Because we choose friends of the target, this process has preferential attachment, but it does not yield a power law tail. Rather, the degree distribution is approximately lognormal with median degree m.

Because this process forms triangles, it tends to yield a moderately high clustering coefficient.

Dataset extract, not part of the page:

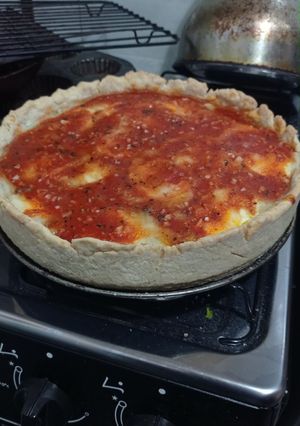 Una foto de Pastel de carne y espinacas con masa de base 🤗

Here's what my implementation looks like:

In [42]:

def fof_graph(n, m, p=0.25, seed=None):
    """Makes a small world graph with a lognormal degree distribution."""
    if m < 1 or  m+1 >= n:
        raise nx.NetworkXError(\
              "FOF network must have m>=1 and m+1<n, m=%d,n=%d"%(m,n))
    if seed is not None:
        random.seed(seed)

    # start with a completely connected core
    G = nx.complete_graph(m+1)
    G.name="fof_graph(%s,%s)"%(n,m)

    for source in range(len(G), n):
        # choose a random node
        target = random.choice(list(G.nodes))
        
        # enumerate neighbors of target and add triangles
        friends = list(G.neighbors(target))
        for friend in friends:
            if flip(p):
                triangle(G, source, friend)

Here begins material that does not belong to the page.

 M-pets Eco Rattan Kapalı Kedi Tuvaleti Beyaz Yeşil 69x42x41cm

        # connect source and target
        G.add_edge(source, target)
            
    return G

def flip(p):
    return random.random() < p

def triangle(G, source, friend):
    """Chooses a random neighbor of `friend` and makes a triangle.
    
    Triangle connects `source`, `friend`, and a random neighbor of `friend`.
    """
    fof = set(G[friend])
    if source in G:
        fof -= set(G[source])
    if fof:
        w = random.choice(list(fof))
        G.add_edge(source, w)
    G.add_edge(source, friend)

The parameter m is the average degree.

In [43]:

n = len(fb)
m = int(round(np.mean(degrees(fb))))
n, m

Out[43]:

(4039, 44)

The parameter p is the probability of adding a triangle. Since each triangle increases the total degree by 4, keeping p near 1/4 tends to keep m constant.

In [44]:

fof = fof_graph(n, m, p=0.24, seed=21)
len(fof), len(fof.edges())

Out[44]:

(4039, 83137)

The clustering coefficient is similar to what we get from the HK model.

In [45]:

C, average_clustering(fof)

Out[45]:

(0.621, 0.257)

The average path length is low.

In [46]:

L, estimate_path_length(fof)

Out[46]:

(3.717, 3.215)

The degree distribution fits the observed data well

In [47]:

cdf_fof = Cdf.from_seq(degrees(fof), name='FOF')

In [48]:

cdf_fb.plot(color='C0')
cdf_ba.plot(color='C2')
cdf_hk.plot(color='C3')
cdf_fof.plot(color='C4')

decorate(xlabel='Degree',
         ylabel='CDF',
         xscale='log')

Out[48]:

On a log-log scale, the model fits the data well except in the extreme tail.

In [49]:

(1 - cdf_fb).plot(color='C0')
(1 - cdf_ba).plot(color='C2')
(1 - cdf_hk).plot(color='C3')
(1 - cdf_fof).plot(color='C4')

decorate(xlabel='Degree',
         ylabel='CCDF',
         xscale='log', yscale='log')

Out[49]:

In summary, the FOF model has

Short path lengths, like WS, BA, and HK.
Moderate clustering, similar to HK, less than WS, and higher than BA.
Good fit to the tail of the degree distribution, like BA and HK.
Good fit to the rest of the degree distribution, unlike WS, BA, and HK.

Also, the mechanism of growth is plausible: when a person joins the network, they connect to a randomly-chosen friend and then a random subset of "friends of friends". This process has preferential attachment because friends of friends are more likely to have high degree (see The Inspection Paradox is Everywhere). But the resulting distribution is approximately lognormal, which is heavy tailed, but does not have a power law tail.